**Task statement:**
Because the material must match the original, reproduce every line of it exactly.

**Available records:**

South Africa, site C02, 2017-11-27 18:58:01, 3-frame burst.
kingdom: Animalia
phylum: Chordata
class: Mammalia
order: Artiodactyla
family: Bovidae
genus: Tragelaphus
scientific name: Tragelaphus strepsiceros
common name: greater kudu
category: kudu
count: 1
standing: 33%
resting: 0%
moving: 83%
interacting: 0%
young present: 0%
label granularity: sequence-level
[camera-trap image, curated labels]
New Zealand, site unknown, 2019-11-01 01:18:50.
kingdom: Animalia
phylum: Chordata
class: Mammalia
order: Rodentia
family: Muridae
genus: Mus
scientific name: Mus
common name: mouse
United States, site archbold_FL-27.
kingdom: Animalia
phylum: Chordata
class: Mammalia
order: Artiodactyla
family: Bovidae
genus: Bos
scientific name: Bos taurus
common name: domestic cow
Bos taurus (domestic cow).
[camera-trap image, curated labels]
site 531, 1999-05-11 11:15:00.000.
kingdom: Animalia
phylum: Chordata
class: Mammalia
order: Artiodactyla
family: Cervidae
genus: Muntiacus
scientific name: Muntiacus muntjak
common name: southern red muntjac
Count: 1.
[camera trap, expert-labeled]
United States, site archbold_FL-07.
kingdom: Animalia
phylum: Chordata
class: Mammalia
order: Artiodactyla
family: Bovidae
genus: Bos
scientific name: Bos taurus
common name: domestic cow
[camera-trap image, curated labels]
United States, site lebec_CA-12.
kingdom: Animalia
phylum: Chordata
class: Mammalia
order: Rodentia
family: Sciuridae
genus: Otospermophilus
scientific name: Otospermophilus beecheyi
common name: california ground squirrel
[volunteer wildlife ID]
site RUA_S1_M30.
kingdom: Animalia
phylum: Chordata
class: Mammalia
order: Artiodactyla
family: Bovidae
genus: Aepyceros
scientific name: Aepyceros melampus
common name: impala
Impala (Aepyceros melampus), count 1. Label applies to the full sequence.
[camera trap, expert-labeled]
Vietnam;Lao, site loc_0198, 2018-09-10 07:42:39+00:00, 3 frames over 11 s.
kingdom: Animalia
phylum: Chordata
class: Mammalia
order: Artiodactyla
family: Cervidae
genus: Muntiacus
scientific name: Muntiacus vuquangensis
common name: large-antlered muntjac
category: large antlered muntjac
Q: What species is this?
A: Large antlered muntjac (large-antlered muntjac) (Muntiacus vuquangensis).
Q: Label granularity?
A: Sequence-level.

**Completed task:**
South Africa, site C02, 2017-11-27 18:58:01, 3-frame burst.
kingdom: Animalia
phylum: Chordata
class: Mammalia
order: Artiodactyla
family: Bovidae
genus: Tragelaphus
scientific name: Tragelaphus strepsiceros
common name: greater kudu
category: kudu
count: 1
standing: 33%
resting: 0%
moving: 83%
interacting: 0%
young present: 0%
label granularity: sequence-level
[camera-trap image, curated labels]
New Zealand, site unknown, 2019-11-01 01:18:50.
kingdom: Animalia
phylum: Chordata
class: Mammalia
order: Rodentia
family: Muridae
genus: Mus
scientific name: Mus
common name: mouse
United States, site archbold_FL-27.
kingdom: Animalia
phylum: Chordata
class: Mammalia
order: Artiodactyla
family: Bovidae
genus: Bos
scientific name: Bos taurus
common name: domestic cow
Bos taurus (domestic cow).
[camera-trap image, curated labels]
site 531, 1999-05-11 11:15:00.000.
kingdom: Animalia
phylum: Chordata
class: Mammalia
order: Artiodactyla
family: Cervidae
genus: Muntiacus
scientific name: Muntiacus muntjak
common name: southern red muntjac
Count: 1.
[camera trap, expert-labeled]
United States, site archbold_FL-07.
kingdom: Animalia
phylum: Chordata
class: Mammalia
order: Artiodactyla
family: Bovidae
genus: Bos
scientific name: Bos taurus
common name: domestic cow
[camera-trap image, curated labels]
United States, site lebec_CA-12.
kingdom: Animalia
phylum: Chordata
class: Mammalia
order: Rodentia
family: Sciuridae
genus: Otospermophilus
scientific name: Otospermophilus beecheyi
common name: california ground squirrel
[volunteer wildlife ID]
site RUA_S1_M30.
kingdom: Animalia
phylum: Chordata
class: Mammalia
order: Artiodactyla
family: Bovidae
genus: Aepyceros
scientific name: Aepyceros melampus
common name: impala
Impala (Aepyceros melampus), count 1. Label applies to the full sequence.
[camera trap, expert-labeled]
Vietnam;Lao, site loc_0198, 2018-09-10 07:42:39+00:00, 3 frames over 11 s.
kingdom: Animalia
phylum: Chordata
class: Mammalia
order: Artiodactyla
family: Cervidae
genus: Muntiacus
scientific name: Muntiacus vuquangensis
common name: large-antlered muntjac
category: large antlered muntjac
Q: What species is this?
A: Large antlered muntjac (large-antlered muntjac) (Muntiacus vuquangensis).
Q: Label granularity?
A: Sequence-level.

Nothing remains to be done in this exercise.